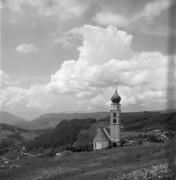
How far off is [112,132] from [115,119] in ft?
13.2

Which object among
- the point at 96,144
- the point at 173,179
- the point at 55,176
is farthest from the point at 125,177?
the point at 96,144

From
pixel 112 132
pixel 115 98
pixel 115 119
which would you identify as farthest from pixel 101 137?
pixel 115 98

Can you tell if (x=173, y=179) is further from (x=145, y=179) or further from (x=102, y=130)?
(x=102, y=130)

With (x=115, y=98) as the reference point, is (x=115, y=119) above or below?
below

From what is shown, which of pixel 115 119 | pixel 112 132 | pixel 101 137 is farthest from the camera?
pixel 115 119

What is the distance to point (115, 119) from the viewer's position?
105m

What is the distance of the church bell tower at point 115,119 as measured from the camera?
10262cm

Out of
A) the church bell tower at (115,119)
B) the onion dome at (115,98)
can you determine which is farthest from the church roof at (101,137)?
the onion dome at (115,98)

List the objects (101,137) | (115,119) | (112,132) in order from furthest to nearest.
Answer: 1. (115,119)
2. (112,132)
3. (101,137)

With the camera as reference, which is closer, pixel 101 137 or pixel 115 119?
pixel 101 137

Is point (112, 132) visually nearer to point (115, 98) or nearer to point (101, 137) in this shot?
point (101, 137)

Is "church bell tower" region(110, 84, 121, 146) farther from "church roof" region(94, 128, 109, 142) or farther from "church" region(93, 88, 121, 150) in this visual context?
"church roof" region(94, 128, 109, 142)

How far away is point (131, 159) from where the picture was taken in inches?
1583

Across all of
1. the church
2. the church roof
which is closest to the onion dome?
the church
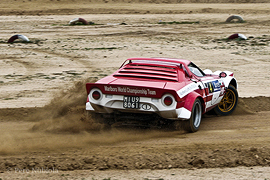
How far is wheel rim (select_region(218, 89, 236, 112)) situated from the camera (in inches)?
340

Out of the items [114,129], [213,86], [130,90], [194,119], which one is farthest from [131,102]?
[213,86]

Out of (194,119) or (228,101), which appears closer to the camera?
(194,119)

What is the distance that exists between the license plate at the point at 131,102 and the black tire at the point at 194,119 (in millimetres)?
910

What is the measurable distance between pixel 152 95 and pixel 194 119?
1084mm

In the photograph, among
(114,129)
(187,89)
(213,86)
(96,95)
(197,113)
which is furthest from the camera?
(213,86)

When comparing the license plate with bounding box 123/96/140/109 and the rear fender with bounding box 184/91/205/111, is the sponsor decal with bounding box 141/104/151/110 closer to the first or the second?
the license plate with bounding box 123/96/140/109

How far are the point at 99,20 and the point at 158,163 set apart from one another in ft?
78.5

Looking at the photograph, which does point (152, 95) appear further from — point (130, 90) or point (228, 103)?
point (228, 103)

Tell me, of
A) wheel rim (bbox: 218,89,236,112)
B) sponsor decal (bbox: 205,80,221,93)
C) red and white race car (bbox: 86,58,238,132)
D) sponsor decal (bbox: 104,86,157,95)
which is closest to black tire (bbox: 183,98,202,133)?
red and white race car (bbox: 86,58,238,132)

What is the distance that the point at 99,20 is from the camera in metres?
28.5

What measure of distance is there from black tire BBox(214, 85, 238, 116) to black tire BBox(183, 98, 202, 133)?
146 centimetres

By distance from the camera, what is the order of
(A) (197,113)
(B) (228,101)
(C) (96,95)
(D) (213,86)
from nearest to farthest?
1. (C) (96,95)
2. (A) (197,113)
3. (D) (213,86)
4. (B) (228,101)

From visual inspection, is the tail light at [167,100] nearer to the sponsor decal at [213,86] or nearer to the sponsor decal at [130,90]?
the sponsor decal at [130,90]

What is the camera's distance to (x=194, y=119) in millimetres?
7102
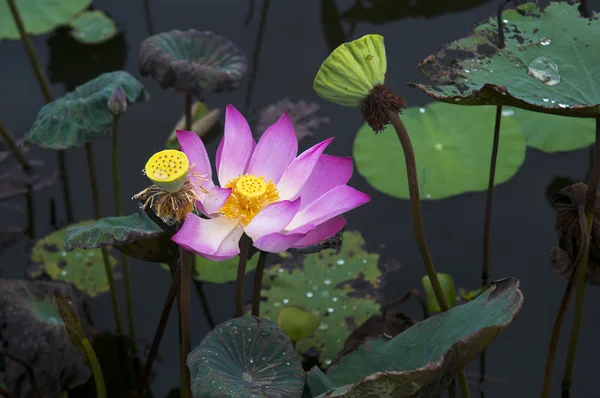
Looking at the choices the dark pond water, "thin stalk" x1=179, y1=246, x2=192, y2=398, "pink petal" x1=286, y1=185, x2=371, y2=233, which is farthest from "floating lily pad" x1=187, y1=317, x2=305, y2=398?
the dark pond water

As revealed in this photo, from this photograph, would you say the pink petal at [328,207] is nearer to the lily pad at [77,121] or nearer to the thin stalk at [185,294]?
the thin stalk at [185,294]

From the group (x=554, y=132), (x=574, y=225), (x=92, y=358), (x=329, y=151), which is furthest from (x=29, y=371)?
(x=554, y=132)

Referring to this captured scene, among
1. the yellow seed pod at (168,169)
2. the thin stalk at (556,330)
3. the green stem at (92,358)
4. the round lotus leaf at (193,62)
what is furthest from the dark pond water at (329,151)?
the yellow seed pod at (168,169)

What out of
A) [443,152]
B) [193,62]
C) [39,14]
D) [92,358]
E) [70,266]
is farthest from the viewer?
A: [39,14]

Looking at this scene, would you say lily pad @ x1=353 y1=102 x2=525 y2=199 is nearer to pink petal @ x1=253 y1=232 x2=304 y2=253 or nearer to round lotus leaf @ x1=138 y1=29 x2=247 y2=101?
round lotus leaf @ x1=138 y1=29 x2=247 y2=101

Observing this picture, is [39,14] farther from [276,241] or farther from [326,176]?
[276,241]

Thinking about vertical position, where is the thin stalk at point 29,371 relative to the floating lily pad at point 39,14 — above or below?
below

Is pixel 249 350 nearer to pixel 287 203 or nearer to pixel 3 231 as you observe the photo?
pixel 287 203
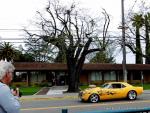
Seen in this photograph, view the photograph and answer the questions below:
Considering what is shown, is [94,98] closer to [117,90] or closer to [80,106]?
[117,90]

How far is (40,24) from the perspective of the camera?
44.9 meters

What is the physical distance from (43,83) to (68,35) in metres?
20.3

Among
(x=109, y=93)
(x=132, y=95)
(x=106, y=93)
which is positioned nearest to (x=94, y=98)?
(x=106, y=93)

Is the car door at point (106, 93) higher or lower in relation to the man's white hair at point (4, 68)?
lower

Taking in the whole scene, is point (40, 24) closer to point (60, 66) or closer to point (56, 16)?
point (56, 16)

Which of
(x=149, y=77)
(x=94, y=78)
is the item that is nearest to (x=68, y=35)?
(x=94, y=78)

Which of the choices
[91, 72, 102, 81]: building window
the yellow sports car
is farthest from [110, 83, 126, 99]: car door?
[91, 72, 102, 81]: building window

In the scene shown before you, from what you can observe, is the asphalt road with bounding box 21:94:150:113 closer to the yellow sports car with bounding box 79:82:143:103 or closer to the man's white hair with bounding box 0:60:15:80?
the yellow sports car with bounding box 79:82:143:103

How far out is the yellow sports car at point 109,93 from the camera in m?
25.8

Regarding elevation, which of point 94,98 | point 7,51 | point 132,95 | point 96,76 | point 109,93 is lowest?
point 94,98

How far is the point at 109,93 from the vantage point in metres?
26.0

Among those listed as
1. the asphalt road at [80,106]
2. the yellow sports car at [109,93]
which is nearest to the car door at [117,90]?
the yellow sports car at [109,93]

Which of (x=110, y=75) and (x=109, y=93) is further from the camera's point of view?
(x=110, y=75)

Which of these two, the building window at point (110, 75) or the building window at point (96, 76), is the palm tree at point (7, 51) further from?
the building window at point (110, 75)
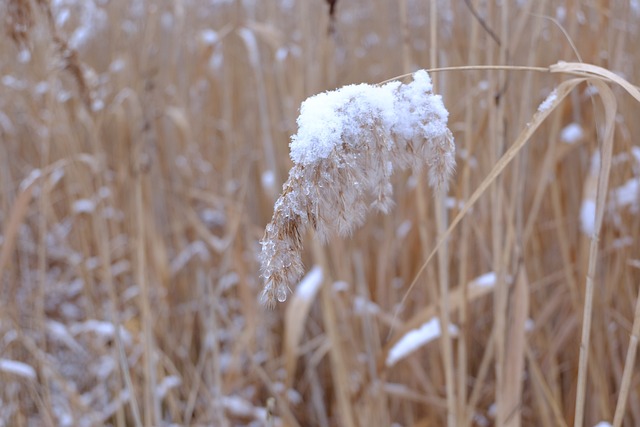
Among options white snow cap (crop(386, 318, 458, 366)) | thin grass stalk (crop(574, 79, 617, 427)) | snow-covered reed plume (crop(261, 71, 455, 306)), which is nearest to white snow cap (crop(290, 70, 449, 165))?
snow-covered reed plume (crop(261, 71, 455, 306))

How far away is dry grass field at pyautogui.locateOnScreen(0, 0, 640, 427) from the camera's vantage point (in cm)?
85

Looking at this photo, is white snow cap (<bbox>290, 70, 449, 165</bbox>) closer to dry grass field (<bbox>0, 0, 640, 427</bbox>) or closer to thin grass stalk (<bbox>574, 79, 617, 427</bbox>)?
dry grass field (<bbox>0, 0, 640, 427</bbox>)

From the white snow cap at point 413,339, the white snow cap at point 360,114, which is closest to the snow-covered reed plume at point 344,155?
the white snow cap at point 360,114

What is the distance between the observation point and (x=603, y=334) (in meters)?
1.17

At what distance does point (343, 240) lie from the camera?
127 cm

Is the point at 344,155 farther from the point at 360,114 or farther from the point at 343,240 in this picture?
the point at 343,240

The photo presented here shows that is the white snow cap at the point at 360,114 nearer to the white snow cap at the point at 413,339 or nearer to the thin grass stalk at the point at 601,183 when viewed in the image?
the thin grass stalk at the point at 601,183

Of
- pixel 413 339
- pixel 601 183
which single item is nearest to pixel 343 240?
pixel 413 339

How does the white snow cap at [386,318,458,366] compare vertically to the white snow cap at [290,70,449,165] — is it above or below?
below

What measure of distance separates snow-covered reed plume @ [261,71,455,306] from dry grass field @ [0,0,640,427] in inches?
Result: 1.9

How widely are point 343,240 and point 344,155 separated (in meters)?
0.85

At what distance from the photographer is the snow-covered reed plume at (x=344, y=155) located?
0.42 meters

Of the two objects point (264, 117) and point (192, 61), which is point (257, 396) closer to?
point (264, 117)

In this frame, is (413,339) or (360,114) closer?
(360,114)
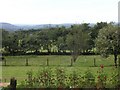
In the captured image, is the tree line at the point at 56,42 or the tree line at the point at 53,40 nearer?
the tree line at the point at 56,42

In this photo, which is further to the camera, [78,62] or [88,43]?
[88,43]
----
■ **TASK TO COMPLETE**: Recast the lines above, from the one containing "In this frame, is" through the last line, as a two-column CSV with the headers text and answer. Give one row per line and its answer, put each field in double quotes, turn any line breaks into spaces, and leave out the pictures.

■ **REPLY TO THE TASK**:
text,answer
"In this frame, is (413,339) or (360,114) closer?","(360,114)"
"In the captured image, is the tree line at the point at 56,42 or the tree line at the point at 53,40 nearer?","the tree line at the point at 56,42"
"In this photo, which is further to the camera, [78,62] or [88,43]?","[88,43]"